Exercise text
▼

Advertisement

Nigeria ends 2018 on a cautious note — 2019 elections in focus

Nigeria ends 2018 on a cautious note — 2019 elections in focus
December 21
16:52 2018
Advertisement

It has been another monumental year for the Nigerian economy which continued to display resilience against domestic and external headwinds.

The healthy combination of easing inflationary pressures, foreign exchange stability and rising commodity prices initially stabilized Nigeria’s macro fundamentals. With domestic conditions clearly improving and foreign investor appetite increasing, expectations were elevated over the Central Bank of Nigeria (CBN) cutting interest rates to stimulate further growth. The outlook for Nigeria looked highly encouraging up until mid Q2 2018 when economic growth slowed for the first time since the end of the recession. The deceleration in growth acted as a critical wakeup call to speed up efforts in diversifying away from oil reliance.

However, sentiment was dented further by the repeated delay of the 2018 budget which was finally passed in June 2018. Although Nigeria managed to hold its ground during the first half of 2018, it must be kept in mind that the nation found itself vulnerable to external shocks – namely an appreciating Dollar and oil price volatility. An appreciating Dollar, global trade tensions and prospects of higher US interest rates punished many emerging markets in 2018 with Nigeria falling into the category. Although the Naira witnessed stability despite an appreciating Dollar, this came at a heavy price to the CBN in the form of falling external reserves.

Global trade tensions presented a significant risk to Nigeria, especially when considering how the United States and China remain its biggest trading partners. With a trade war threatening global economic growth and demand for commodities, this presented challenges to Nigeria which remained heavily depended on earnings from oil exports. While there was scope for the CBN to cut interest rates to boost growth, this window of opportunity was missed when inflationary pressures returned.

▲

Task instructions
In the article on Nigeria's economy in 2018, in what month was the delayed 2018 budget finally passed?

Record excerpts
▼

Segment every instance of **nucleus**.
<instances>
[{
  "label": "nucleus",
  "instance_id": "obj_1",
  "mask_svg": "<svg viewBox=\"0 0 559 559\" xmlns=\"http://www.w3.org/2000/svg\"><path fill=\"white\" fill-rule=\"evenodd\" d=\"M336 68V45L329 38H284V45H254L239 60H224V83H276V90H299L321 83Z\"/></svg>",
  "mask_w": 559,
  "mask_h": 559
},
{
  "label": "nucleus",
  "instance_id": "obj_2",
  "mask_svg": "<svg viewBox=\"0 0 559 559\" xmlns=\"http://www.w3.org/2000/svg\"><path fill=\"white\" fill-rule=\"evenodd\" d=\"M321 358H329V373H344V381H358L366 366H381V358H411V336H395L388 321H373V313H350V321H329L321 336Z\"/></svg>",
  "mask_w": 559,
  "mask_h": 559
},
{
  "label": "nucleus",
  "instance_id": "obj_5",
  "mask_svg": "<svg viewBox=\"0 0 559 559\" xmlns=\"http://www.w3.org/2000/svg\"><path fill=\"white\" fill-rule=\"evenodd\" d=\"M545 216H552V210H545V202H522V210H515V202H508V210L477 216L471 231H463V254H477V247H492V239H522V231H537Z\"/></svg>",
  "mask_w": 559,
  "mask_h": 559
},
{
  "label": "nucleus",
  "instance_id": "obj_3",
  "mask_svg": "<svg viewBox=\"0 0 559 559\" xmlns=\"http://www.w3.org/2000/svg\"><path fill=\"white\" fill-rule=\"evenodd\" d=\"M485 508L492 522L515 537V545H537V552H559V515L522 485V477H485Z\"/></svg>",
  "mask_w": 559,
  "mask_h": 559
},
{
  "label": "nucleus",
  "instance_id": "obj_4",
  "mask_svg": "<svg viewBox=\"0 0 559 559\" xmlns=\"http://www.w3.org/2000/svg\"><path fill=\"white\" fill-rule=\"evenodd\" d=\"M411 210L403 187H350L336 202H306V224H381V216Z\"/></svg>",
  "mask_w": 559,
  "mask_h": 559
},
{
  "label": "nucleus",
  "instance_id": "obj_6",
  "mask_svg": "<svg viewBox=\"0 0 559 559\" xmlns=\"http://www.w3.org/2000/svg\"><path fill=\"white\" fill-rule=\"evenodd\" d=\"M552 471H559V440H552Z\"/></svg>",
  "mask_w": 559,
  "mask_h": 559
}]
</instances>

▲

Finished task
June 2018